Joshua-Riek / ubuntu-rockchip

Ubuntu for Rockchip RK35XX Devices
https://joshua-riek.github.io/ubuntu-rockchip-download/
GNU General Public License v3.0
2.37k stars 257 forks source link

Orange Pi 5+; high power consumption and thermals; load average >= 1 #606

Open bbklopfer opened 9 months ago

bbklopfer commented 9 months ago

Hi,

Booted ubuntu-22.04.3-preinstalled-server-arm64-orangepi-5-plus on my 5 Plus. Noticed a few things (in comparison to the Orange Pi issued Debian image):

I am booting from the SD card, eMMC is connected to system and has the Orange Pi Debian image. I tried running the ubuntu-rockchip kernel with the Orange Pi Debian userspace, and I get the same power/thermal/load average results, so it seems (?) like it's a kernel issue.

System has an NVME SSD installed, no wifi card.

Happy to provide any additional info. Thanks!

JFLim1 commented 9 months ago

Have similar experience with v1.29 and current v1.33 Desktop on Opi5-Plus. The load avg is >1 even at idle for significant time (>20min( not sure it will go down <1 if let the system idle longer.

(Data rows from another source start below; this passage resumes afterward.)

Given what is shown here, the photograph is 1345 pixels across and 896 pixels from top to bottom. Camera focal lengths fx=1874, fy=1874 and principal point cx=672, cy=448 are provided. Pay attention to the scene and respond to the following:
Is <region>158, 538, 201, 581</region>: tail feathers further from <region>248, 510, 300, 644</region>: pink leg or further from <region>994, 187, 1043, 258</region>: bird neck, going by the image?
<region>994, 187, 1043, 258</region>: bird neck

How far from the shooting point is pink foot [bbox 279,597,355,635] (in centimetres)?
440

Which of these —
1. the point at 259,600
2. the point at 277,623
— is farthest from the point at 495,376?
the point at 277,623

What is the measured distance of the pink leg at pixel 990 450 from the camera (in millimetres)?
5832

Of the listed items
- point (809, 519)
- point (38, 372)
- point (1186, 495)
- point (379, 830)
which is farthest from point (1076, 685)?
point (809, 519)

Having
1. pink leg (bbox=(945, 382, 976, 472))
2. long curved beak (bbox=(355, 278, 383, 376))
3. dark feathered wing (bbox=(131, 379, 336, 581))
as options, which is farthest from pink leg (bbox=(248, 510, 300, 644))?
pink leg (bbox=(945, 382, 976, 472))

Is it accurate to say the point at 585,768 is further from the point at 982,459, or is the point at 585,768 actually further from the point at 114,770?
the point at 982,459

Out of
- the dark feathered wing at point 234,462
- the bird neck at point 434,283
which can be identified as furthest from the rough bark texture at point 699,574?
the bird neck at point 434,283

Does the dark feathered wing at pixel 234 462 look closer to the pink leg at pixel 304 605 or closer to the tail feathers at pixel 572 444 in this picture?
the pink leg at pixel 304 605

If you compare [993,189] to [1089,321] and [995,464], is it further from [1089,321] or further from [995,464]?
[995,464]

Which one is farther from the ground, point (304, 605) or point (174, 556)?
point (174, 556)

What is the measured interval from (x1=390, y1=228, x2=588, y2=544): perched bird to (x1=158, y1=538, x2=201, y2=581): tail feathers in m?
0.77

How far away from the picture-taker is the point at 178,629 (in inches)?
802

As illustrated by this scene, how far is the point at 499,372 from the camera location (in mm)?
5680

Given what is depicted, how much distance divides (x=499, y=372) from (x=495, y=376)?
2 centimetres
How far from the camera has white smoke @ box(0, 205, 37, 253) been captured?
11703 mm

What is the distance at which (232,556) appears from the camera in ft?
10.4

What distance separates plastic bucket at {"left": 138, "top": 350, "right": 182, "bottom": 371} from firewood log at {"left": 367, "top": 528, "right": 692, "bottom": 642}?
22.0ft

Installed joshua's kernel 5.10.160-28 or 5.10.160-30 on Archlinux the same high load avg >1 exist. at idle Use vendor's kernel 5.10.110-2 or 5.10.160 the load avg is much lower at idle.

EvilOlaf commented 9 months ago

Kind a funny to see the very same bug over the years across various SoC (not only Rockchip). And yes, I experience this as well. However I did not test against vendor images but against mainline 6.8-rc which seems fine.

Anyway, just a guess. Does the load disappear when the NVMe is removed and booted from SD or eMMC?

JFLim1 commented 9 months ago

Does the load disappear when the NVMe is removed and booted from SD or eMMC?

Boot up from NVMe and SD card same high load avg with Joshua's Kernel. In boot case NVMe and EMMC (256GB but empty) is already installed and not remove when boot with SD Card.

Joshua image is stable and so far very good experience on Opi5-Plus.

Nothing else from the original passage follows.